How to analyze and read Change Data Capture (CDC) records

In the previous article, How to enable and use SQL Server Change Data Capture, we described the main features of SQL Server Change Data Capture and showed how to set it up. Now, we will analyze the records stored in change tables and describe the methods to read them

The system tables created by the feature

The following tables are automatically created in the tracked database when Change Data Capture is enabled:

cdc.captured_columns – contains a row for each column tracked in the tracked (source) tables

cdc.change_tables – contains a row for each change table in the tracked database

cdc.ddl_history – contains a row for each structure (Data Definition Language) change of source tables

cdc.index_columns – contains a row for each index column associated with a change table. The index columns are used to uniquely identify rows in the source tables

cdc.lsn_time_mapping – contains a row for each transaction in the source tables. It maps Log Sequence Number values to the time the transaction was committed

The table dbo.cdc_jobs that stores configuration parameters for capture and cleanup jobs is the only system table created in the msdb database

When the feature is enabled on a table, the change table named cdc.<captured_instance>_CT is automatically created in the tracked database. The table contains a row for each insert and delete on the source table, and two rows for each update. The first one is identical to the row before the update, and the second one to the row after the update. To query the table, use the cdc.fn_cdc_get_all_changes and cdc.fn_cdc_get_net_changes functions

cdc.captured_instance_CT is automatically created in the tracked database

The first five columns contain the metadata necessary for the feature, the rest are the exact replica of the source table
__$start_lsn – the Log Sequence Number of the commited transaction. Every change committed in the same transaction has its own row in the change table, but the same __$start_lsn
__$end_lsn – the column is always NULL in SQL Server 2012, future compatibility is not guarantee
__$seqval – the sequence value used to order the row changes within a transaction
__$operation – indicates the change type made on the row

  1. Delete
  2. Insert
  3. Updated row before the change
  4. Updated row after the change

__$update_mask – similar to the update mask available in Change Tracking, a bit mask used to identify the ordinals of the modified columns

The system table valued functions

The same as with the SQL Server Change Tracking feature, the change information in SQL Server Change Data Capture is available through table valued functions. We will describe and show examples for the ones most frequently used [1]
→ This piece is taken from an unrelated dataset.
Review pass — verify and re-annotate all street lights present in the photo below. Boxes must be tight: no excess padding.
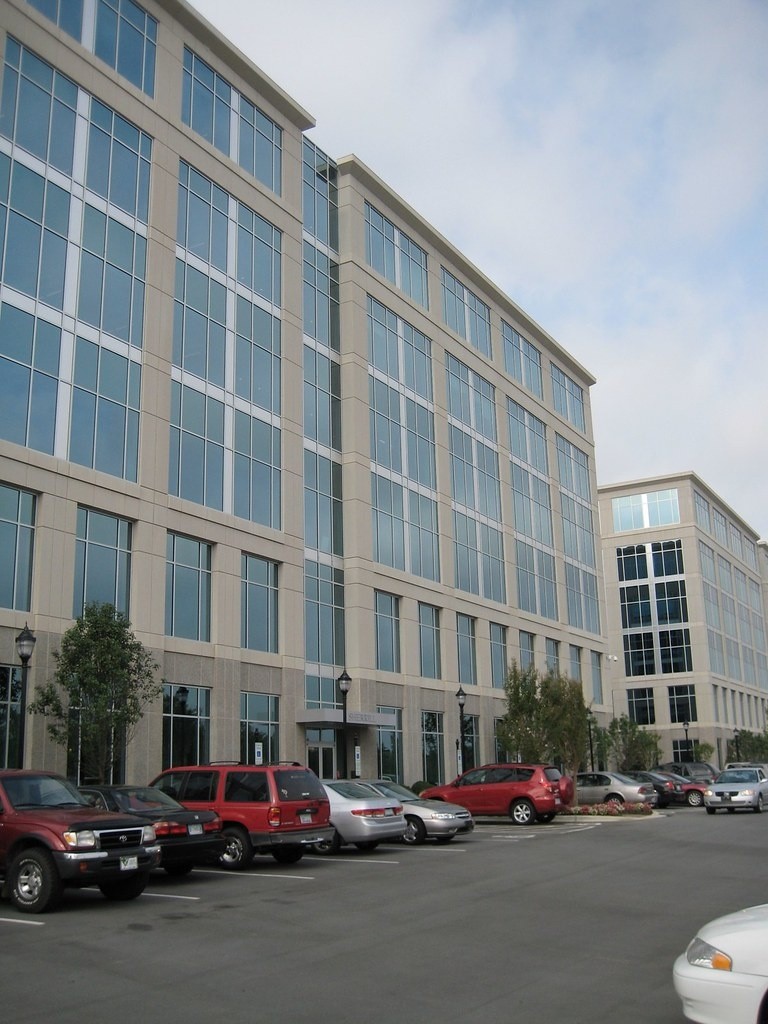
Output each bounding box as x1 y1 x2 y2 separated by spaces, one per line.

cdc.fn_cdc_get_all_changes_<capture_instance> – returns a row for each change in the source table that belongs to the Log Sequence Number in the range specified by the input parameters

cdc.fn_cdc_get_all_changes_capture_instance(from_lsn, to_lsn, 
'<row_filter_option>')

The <row_filter_option> parameter affects only the UPDATEs. It can have the following values:

  • All – every change is represented with a single row

    Get all changes function: Row filter option parameter - each change is represented with a single row

  • All update old – UPDATEs are represented by 2 rows showing before and update values of the row

    Get all changes function: Row filter option parameter - UPDATEs are represented by 2 rows

cdc.fn_cdc_get_net_changes_<capture_instance> – returns one row that represents multiple changes on a single row aggregated as a single one

cdc.fn_cdc_get_net_changes_capture_instance( from_lsn , to_lsn , 
'<row_filter_option>' )

The rows with a single change are represented the same way as with the cdc.fn_cdc_get_all_changes function. For example, if a column was first updated from ’1970 Napa Street’ to ‘123 Street’ and then to ‘99 Daisy Street’, the cdc.fn_cdc_get_all_changes function returns all 3 transactions

Get all changes function returns all 3 transactions

While the cdc.fn_cdc_get_net_changes function returns only one

Get net changes function returns one transaction

The <row_filter_option> parameter can have the following values:

  • All – returns the LSN of the final change, the __$update_mask column is always NULL

    Get net changes function: Row filter option parameter, value = All

  • All with mask – returns the LSN of the final change, the __$update_mask column shows the IDs of the modified columns

    Get net changes function: Row filter option parameter, value = All with mask

  • All with merge – returns the LSN of the final change. The __$operation value is 1 for a delete, 5 when the net operation is an insert or an update. The __$update_mask column is always NULL

    Get net changes function: Row filter option parameter, value = All with merge

Both cdc.fn_cdc_get_all_changes and cdc.fn_cdc_get_net_changes functions require two parameters – the maximal and minimal Log Sequence Number (LSN) for the queried set of records

To determine the Log Sequence Number that can be used in functions, two functions are available:

sys.fn_cdc_get_min_lsn – “Returns the start_lsn column value for the specified capture instance from the cdc.change_tables system table. This value represents the low endpoint of the validity interval for the capture instance….Requires membership in the sysadmin fixed server role or db_owner fixed database role. For all other users, requires SELECT permission on all captured columns in the source table and, if a gating role for the capture instance was defined, membership in that database role.” [2]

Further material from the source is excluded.